Ripensare il turismo montano, rinunciare allo sci come traino principale per la stagione invernale. I disastri provocati dai decretini del governo degli Incapaci obbligano alla riflessione. E sarebbe anche una riflessione intelligente se a proporla non fossero i beneficiati dai partiti anti italiani. Perché è una squallida provocazione sostenere che le misure contro il Covid spingono ad un altro tipo di turismo, più sostenibile. Provocazione e menzogna: i decretini impediscono ogni forma di turismo, dal momento che vietano non solo lo sci ma anche gli spostamenti tra regioni.
Una misura compatibile con il turismo in regione molto popolate come Lombardia, Piemonte e Veneto. Perlomeno sino a quando il lìder minimo non tornerà a vietare gli spostamenti anche tra Comuni. Molto meno sostenibile per Sud Tirolo, Trentino, Valle d’Aosta che non possono certo far sopravvivere il turismo con i soli residenti. In compenso continuano ad incamerare l’Imu delle case che non possono essere raggiunte dai proprietari.
Ma al di là del servilismo di parte (e di partito), è sacrosanto provare ad immaginare un turismo differente, meno impattante sul territorio, sull’ambiente. Sacrosanto ma per nulla facile. Gli impianti di risalita richiedono investimenti sempre più ingenti, i prezzi degli ski pass lievitano, gli incassi pure. Però il denaro speso per sciare è sottratto ad altre attività. In un Paese sempre più indebitato, sempre più povero, le famiglie saranno costrette a delle scelte: se si scia non si va al ristorante la sera. E sulle piste ci si porta il panino da casa.

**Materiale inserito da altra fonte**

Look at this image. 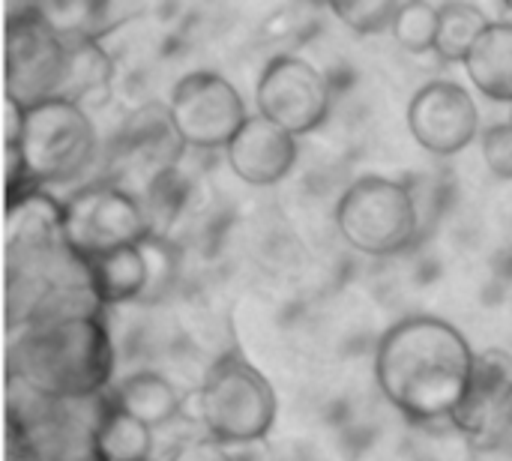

L’alternativa allo sci da discesa può essere rappresentato dallo sci alpinismo (per pochi) o dalle escursioni con le ciaspole. Costo zero, più denaro da spendere per cene, acquisti nei negozi del territorio. Già, ma acquistare cosa? A che prezzo? La paccottaglia Made in China che imita prodotti tipici? O artigianato vero ma a prezzi assurdi? Se cambia l’offerta turistica, devono cambiare anche molti atteggiamenti del commercio montano. Gli aperitivi, ben diversi dalle apericene, non possono costare come una intera bottiglia di champagne. Nei ristoranti la polenta, troppo spesso quella istantanea, non può avere il prezzo di un’aragosta. La sostenibilità passa anche attraverso una corretta politica dei prezzi.
Così come passa attraverso l’offerta culturale. La montagna italiana offre pochissimo pur avendo potenzialità enormi. La storia dei popoli delle Alpi e degli Appennini è ricca, interessante, estremamente varia. Ovviamente nelle località turistiche in alta quota mancano i grandi musei, che restano nel fondovalle. Ma ogni villaggio è un museo vivente, se lo si sa raccontare e lo si mantiene in condizioni adeguate, senza costruzioni assurde per accontentare aspiranti archistar.
Il problema è però politico: si ha voglia di investire sulla cultura, sulla formazione del personale in grado di presentare adeguatamente arte, storia, tradizioni? Chi preferisce copiare le iniziative delle città è consapevole che il turista ha già visitato mostre ed esposizioni a casa propria? È ovvio che se qualcuno si affida a Boccia per le strategie sul Covid, può anche sostenere le strategie turistiche di Franceschini. E allora tanto vale tener chiusi gli impianti, rinunciare al turismo sostenibile ed aspettare le mance del governo.